• Problem details:
Can you reproduce the records word for word, starting at their first line and ending with the line that contains "How many segments", including that line?

◆ ◆ ◆ ◆ ◆

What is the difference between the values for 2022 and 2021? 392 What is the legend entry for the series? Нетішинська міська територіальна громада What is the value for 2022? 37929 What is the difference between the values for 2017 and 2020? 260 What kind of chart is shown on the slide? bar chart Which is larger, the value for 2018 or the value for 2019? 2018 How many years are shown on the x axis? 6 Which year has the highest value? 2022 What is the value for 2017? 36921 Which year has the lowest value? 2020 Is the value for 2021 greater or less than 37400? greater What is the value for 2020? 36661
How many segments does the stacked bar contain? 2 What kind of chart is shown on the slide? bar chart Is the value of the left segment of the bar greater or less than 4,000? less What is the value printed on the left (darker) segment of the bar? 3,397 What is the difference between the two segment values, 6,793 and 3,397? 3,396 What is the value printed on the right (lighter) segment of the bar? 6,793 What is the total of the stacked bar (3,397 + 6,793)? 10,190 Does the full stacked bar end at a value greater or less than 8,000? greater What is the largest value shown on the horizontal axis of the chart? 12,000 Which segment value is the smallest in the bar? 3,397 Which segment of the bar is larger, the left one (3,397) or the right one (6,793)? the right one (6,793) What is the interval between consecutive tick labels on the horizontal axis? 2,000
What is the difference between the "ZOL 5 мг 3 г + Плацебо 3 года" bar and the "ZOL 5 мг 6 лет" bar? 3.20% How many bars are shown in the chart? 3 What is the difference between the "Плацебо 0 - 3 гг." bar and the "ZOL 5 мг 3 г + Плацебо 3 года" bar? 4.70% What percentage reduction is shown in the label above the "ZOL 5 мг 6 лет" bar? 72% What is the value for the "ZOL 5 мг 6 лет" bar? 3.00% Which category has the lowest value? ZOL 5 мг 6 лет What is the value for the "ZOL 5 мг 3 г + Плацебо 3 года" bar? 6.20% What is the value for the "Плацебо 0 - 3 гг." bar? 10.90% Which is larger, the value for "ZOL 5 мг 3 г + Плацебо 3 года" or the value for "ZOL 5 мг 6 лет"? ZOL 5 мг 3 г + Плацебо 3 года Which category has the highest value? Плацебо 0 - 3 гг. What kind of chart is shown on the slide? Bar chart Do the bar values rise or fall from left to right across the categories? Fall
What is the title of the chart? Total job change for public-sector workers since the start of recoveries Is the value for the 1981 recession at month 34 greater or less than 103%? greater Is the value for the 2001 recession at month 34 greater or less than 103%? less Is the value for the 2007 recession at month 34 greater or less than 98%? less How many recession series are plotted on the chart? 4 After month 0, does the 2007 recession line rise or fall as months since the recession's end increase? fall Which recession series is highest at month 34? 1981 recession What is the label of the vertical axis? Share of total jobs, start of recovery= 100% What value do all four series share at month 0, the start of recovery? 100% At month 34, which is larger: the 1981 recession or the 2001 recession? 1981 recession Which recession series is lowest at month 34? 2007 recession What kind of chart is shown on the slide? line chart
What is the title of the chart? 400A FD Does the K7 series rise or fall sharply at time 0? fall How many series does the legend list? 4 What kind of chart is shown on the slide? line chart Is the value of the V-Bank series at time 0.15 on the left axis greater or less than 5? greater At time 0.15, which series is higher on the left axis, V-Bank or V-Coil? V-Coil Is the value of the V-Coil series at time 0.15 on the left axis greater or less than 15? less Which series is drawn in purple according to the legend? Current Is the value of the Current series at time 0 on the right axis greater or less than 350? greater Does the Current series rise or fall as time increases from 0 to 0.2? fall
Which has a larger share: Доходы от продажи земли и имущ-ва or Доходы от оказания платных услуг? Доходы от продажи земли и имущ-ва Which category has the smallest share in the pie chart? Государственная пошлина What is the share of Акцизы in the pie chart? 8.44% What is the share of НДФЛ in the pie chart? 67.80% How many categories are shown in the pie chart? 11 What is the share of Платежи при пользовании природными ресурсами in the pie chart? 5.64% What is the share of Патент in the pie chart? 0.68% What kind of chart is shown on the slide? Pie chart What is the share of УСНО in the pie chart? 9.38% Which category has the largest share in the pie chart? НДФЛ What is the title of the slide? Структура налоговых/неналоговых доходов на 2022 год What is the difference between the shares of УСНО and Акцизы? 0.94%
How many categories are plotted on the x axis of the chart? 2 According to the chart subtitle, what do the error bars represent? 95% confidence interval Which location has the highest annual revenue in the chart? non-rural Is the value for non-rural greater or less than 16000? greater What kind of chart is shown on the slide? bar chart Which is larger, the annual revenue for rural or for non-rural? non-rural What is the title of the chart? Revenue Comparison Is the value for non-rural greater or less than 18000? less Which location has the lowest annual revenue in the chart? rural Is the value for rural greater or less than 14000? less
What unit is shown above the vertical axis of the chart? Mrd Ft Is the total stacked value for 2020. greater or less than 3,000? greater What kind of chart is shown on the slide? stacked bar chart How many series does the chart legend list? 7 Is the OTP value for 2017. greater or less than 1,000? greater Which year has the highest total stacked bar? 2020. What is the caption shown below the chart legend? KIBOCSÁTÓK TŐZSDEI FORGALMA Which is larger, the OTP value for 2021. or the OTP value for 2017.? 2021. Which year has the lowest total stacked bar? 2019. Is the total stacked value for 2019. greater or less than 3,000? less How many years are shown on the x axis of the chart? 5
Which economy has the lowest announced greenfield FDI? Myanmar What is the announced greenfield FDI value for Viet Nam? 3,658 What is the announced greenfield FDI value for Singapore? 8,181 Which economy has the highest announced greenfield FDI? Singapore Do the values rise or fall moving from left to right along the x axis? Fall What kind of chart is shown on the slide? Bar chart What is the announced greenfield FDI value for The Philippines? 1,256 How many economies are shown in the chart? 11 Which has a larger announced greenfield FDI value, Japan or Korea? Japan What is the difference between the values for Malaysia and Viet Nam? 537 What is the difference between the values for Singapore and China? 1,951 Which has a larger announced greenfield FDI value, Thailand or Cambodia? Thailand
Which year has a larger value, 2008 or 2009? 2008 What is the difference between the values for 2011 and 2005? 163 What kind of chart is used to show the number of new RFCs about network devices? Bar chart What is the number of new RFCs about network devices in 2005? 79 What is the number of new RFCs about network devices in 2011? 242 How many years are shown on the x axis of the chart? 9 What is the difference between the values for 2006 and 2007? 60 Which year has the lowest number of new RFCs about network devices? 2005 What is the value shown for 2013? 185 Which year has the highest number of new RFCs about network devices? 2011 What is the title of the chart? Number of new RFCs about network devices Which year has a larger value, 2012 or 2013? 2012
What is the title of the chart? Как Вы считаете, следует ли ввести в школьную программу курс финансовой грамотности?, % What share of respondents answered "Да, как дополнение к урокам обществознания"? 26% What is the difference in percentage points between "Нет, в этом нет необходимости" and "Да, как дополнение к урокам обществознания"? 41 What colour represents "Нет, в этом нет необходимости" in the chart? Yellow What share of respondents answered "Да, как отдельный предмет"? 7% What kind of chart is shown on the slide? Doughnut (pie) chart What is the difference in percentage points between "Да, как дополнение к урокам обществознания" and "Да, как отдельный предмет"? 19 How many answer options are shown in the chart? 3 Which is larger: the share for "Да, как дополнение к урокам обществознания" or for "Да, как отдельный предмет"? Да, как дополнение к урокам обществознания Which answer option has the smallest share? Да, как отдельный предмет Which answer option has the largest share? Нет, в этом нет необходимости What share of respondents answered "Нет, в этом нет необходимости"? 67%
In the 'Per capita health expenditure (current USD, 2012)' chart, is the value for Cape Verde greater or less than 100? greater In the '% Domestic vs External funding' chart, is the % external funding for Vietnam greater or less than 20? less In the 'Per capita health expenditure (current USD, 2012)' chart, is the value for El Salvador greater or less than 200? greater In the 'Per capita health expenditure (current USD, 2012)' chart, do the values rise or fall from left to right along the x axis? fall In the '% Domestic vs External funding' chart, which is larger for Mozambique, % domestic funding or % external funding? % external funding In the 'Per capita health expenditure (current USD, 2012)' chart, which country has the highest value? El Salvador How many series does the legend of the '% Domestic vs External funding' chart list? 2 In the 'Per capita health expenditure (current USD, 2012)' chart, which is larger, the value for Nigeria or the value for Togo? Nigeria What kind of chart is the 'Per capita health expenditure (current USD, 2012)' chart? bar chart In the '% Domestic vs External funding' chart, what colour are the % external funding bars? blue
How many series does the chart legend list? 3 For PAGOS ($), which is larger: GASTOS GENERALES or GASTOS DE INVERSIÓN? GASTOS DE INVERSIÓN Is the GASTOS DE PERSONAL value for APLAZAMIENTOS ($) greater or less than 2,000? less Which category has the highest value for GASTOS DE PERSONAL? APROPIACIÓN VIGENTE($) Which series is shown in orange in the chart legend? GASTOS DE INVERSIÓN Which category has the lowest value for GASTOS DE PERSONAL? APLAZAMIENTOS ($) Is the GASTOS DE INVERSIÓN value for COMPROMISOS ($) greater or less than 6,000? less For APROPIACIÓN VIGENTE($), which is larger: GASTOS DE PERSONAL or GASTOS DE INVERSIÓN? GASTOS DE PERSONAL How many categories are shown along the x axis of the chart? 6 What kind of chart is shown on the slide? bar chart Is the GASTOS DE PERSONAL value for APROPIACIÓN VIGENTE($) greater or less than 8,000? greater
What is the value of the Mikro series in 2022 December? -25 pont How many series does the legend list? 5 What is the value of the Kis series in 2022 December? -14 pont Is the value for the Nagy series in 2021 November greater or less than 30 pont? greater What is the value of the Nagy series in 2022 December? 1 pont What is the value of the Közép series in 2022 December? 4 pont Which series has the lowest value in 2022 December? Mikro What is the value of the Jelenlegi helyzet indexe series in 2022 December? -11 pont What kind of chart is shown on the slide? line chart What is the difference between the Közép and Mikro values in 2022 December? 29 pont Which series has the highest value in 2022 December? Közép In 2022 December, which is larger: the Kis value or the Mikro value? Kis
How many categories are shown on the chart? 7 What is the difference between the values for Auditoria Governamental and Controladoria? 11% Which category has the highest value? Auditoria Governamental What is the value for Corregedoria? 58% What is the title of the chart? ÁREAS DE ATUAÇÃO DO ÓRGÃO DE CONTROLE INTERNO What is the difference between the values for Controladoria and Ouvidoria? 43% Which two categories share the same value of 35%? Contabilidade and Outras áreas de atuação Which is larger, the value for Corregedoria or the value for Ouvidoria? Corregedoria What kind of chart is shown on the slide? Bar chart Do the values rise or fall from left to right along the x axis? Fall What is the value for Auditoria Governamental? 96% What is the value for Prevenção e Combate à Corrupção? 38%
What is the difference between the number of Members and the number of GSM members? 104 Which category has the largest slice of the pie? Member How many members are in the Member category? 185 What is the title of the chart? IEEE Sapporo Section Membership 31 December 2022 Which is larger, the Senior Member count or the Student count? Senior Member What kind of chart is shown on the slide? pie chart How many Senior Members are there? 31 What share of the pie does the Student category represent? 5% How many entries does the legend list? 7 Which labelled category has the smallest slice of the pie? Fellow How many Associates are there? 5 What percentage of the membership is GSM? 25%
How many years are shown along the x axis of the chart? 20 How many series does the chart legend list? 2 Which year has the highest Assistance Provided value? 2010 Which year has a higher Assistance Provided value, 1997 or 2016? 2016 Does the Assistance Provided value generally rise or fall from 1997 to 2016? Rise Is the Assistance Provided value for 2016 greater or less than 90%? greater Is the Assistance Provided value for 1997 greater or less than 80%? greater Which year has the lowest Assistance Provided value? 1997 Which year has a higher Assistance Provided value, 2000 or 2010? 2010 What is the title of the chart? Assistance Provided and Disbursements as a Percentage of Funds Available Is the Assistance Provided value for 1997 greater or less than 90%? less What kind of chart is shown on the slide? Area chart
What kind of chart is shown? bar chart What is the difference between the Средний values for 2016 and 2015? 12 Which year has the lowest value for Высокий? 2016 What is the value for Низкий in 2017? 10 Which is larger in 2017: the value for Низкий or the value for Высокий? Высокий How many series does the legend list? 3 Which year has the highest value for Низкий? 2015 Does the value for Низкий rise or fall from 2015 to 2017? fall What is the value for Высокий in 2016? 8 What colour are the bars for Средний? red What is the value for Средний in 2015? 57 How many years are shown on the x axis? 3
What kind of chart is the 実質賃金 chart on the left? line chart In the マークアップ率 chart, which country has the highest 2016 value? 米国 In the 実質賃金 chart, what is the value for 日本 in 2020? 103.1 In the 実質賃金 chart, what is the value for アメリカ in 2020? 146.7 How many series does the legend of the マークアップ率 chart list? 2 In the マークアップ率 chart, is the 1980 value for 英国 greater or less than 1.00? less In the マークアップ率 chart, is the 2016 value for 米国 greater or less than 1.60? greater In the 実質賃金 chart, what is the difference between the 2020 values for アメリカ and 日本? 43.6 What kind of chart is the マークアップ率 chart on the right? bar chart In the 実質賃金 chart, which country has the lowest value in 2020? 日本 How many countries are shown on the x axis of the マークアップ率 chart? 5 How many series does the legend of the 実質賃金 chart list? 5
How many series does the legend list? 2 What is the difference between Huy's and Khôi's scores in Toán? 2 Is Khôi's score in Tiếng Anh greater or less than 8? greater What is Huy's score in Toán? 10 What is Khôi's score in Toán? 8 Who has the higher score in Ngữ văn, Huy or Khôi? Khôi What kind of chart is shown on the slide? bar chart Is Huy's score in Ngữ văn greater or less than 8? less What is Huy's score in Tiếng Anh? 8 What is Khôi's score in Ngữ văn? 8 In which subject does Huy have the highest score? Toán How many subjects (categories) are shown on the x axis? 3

◆ ◆ ◆ ◆ ◆

• Task result:
What is the difference between the values for 2022 and 2021? 392 What is the legend entry for the series? Нетішинська міська територіальна громада What is the value for 2022? 37929 What is the difference between the values for 2017 and 2020? 260 What kind of chart is shown on the slide? bar chart Which is larger, the value for 2018 or the value for 2019? 2018 How many years are shown on the x axis? 6 Which year has the highest value? 2022 What is the value for 2017? 36921 Which year has the lowest value? 2020 Is the value for 2021 greater or less than 37400? greater What is the value for 2020? 36661
How many segments does the stacked bar contain? 2 What kind of chart is shown on the slide? bar chart Is the value of the left segment of the bar greater or less than 4,000? less What is the value printed on the left (darker) segment of the bar? 3,397 What is the difference between the two segment values, 6,793 and 3,397? 3,396 What is the value printed on the right (lighter) segment of the bar? 6,793 What is the total of the stacked bar (3,397 + 6,793)? 10,190 Does the full stacked bar end at a value greater or less than 8,000? greater What is the largest value shown on the horizontal axis of the chart? 12,000 Which segment value is the smallest in the bar? 3,397 Which segment of the bar is larger, the left one (3,397) or the right one (6,793)? the right one (6,793) What is the interval between consecutive tick labels on the horizontal axis? 2,000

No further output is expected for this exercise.